# VR train data analysis

Lauri Vuorenkoski

Data description: https://www.digitraffic.fi/en/railway-traffic/

Data from single day: https://rata.digitraffic.fi/api/v1/trains/2017-11-09

VR offers only current data on punctuality?
https://www.vr.fi/en/train-traffic-at-the-moment

In [1]:
import urllib.request, gzip, json, pytz
import pandas as pd
import numpy as np
from datetime import datetime, timedelta

In [2]:
datalink = 'https://rata.digitraffic.fi/api/v1/'

dateformat = '%Y-%m-%dT%H:%M:%S.%fZ'
utcTimezone = pytz.timezone('UTC')
localTimezone = pytz.timezone('Europe/Helsinki')

In [3]:
date = "2020-11-13"
#date = localTimezone.localize(datetime.now()-timedelta(days=1)).strftime('%Y-%m-%d') # yesterday

### Load station information from API

In [4]:
req = urllib.request.Request(datalink+'metadata/stations')
req.add_header('Accept-encoding', 'gzip')
res = urllib.request.urlopen(req)
data=json.loads(gzip.decompress(res.read()))
stations={}
for station in data:
    stations[station['stationUICCode']]=station['stationName'].replace(' asema','')
print(stations[869], 'has a station code 869')
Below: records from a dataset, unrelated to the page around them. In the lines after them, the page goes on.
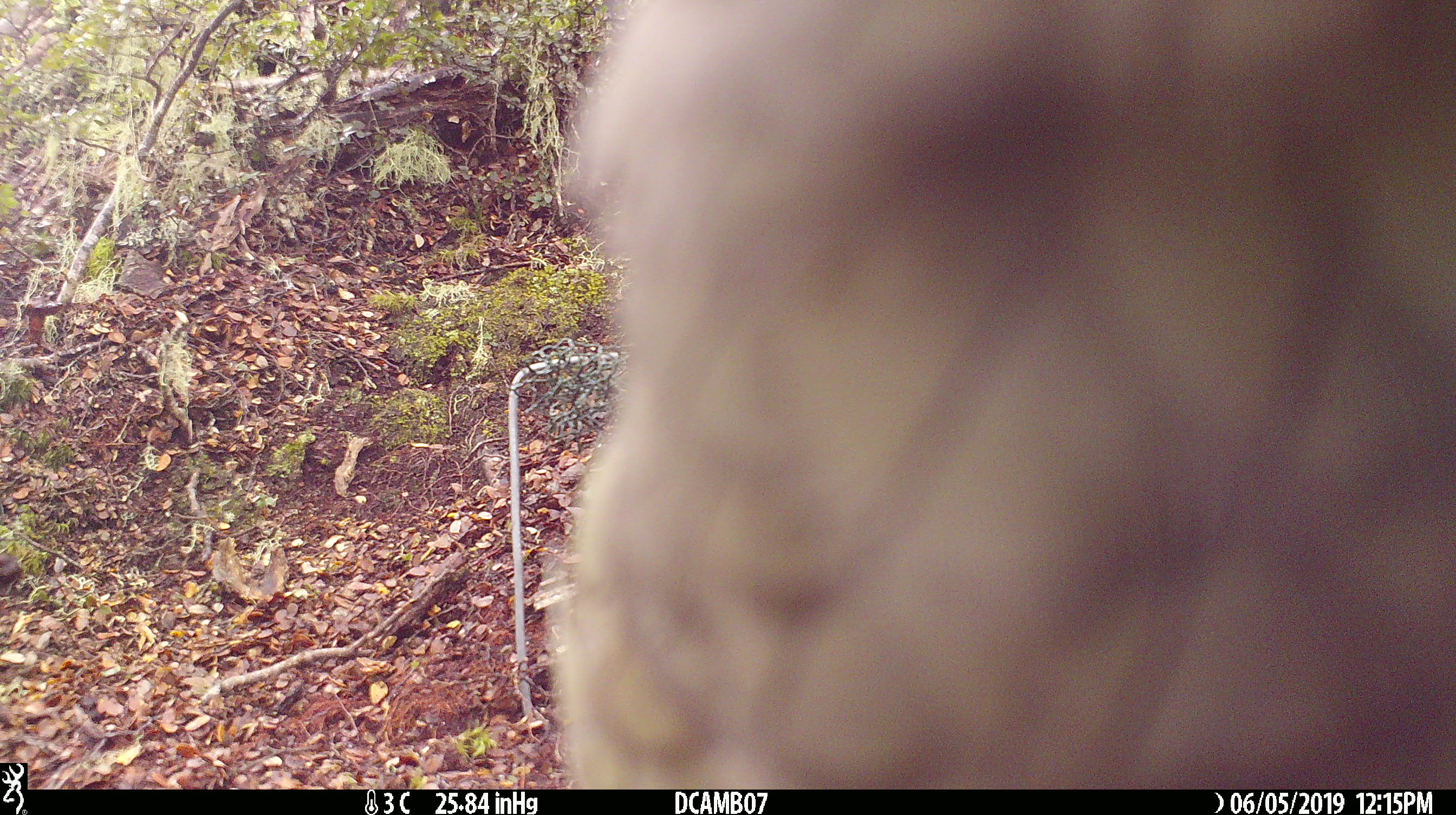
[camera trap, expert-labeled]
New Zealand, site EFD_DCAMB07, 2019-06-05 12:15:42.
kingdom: Animalia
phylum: Chordata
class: Aves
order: Psittaciformes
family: Strigopidae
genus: Nestor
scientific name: Nestor notabilis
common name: kea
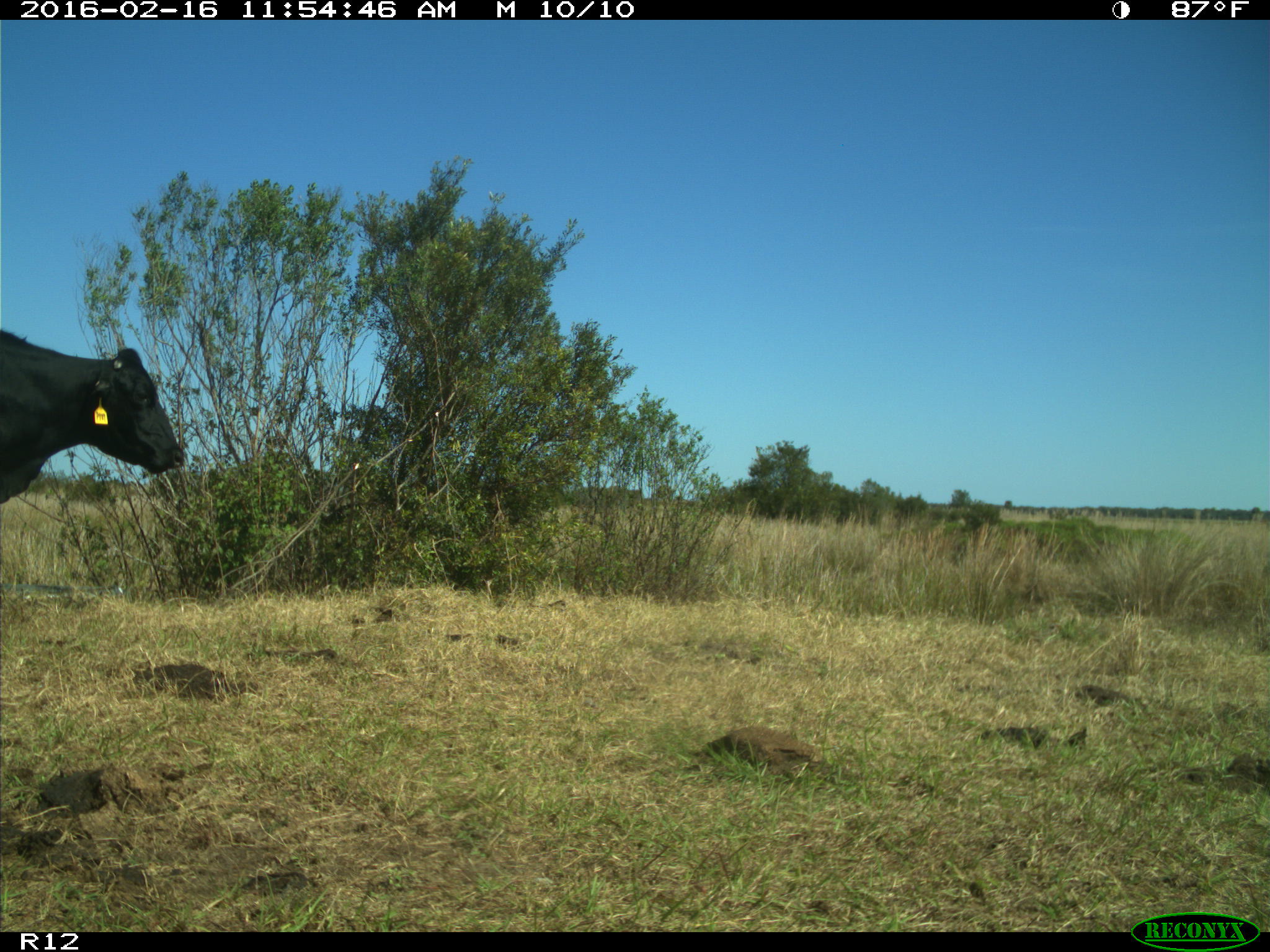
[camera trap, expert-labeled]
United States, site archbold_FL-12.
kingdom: Animalia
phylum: Chordata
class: Mammalia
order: Artiodactyla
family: Bovidae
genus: Bos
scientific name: Bos taurus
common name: domestic cow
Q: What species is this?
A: Bos taurus (domestic cow).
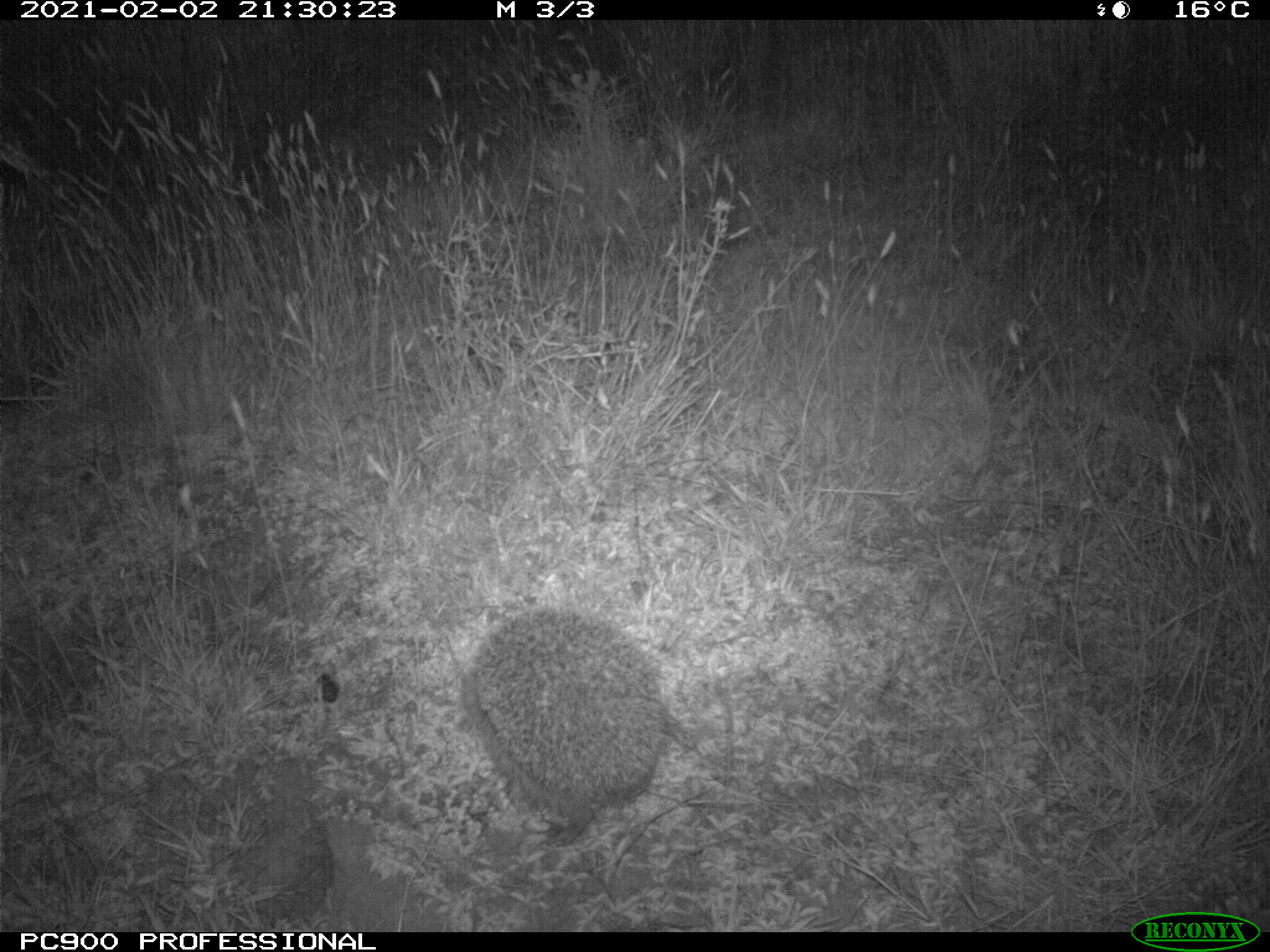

Airaksela has a station code 869


### Load train data from one day

Data contains all trains in specific day.

In [5]:
req = urllib.request.Request(datalink+'trains/'+date)
req.add_header('Accept-encoding', 'gzip')
res = urllib.request.urlopen(req)
data=json.loads(gzip.decompress(res.read())) # Construct of lists and dicts

### Create dataframe 

First and last stations with departure and arrival times are extracted from timeTableRows. DifferenceInMinutes is delay in last station.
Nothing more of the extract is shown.